İkinci önemli nokta, Ali İsmail Korkmaz'ı ölüme götüren şiddetin aşamalarından birinin “linç” şeklinde gerçekleşmiş olmasıydı: Mağdur bir kişiydi, fakat ona şiddet uygulayanlar kalabalıktı... Üstelik “devlet-millet elele”ydi... Hiyerarşik şiddetin bundan daha ürkütücüsünü bulmak çok zor...
Nihayet, böyle “özel” bir şiddetin hakikatinin ancak kamuoyu baskısıyla ve parça parça ortaya serilebilmiş olması da... bu süreçte idarenin ve siyasetçilerin kamuoyuyla benzer bir duyarlılığı sergileyememesi de, Ali İsmail Korkmaz'ı ölüme götüren “özel” şiddete karşı “özel” bir tepki oluşmasında önemli bir rol oynadı...
Toplumsal vicdanı çok derinden sarsan bu türden şiddet olaylarının yol açtığı yaralar, faillerin samimi pişmanlık içermeyen her kelimesiyle, siyasetçilerin faillere cesaret veren her kelimesiyle biraz daha kanar.

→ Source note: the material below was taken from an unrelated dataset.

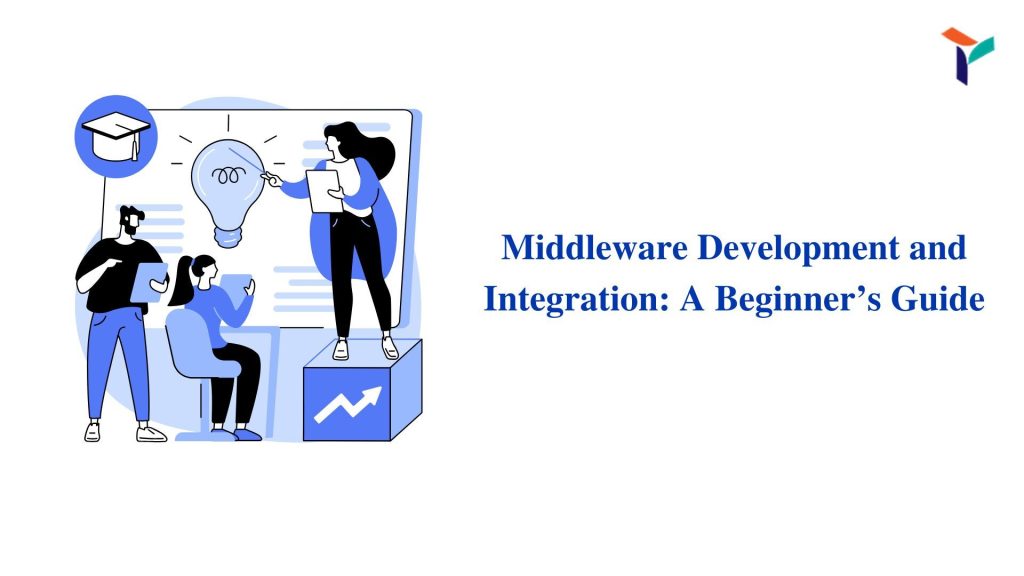 Middleware Development and Integration: A Beginner’s Guide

Ali İsmail Korkmaz'ın linççilerinin (“biz sadece devletimize yardım etmek istedik”), onu tekmeleyen polisin (“ayağım ağırıyordu, tekmelerim sert değildi”) ve onlara cesaret veren siyasetçilerin (“polisimiz kahramanlık destanı yazmıştır”) her kelimesinde yara biraz daha kanamıştır.
Bu cinayetin failleri hak ettikleri cezaya mutlaka çarptırılmalıdır; öyle ki, bir daha hiçbir sivil “devletine yardım etmeye” kalkmasın, hiçbir polis “ben devletim, tekmelerim” diyemesin.
Kamuoyunun Ali İsmail Korkmaz cinayeti üzerinde özel bir hassasiyet göstermesi tesadüf değildir, son derece sağlıklıdır ve bu hassasiyet, faillerin en ağır cezalara çarptırılmasına kadar sürdürülmelidir.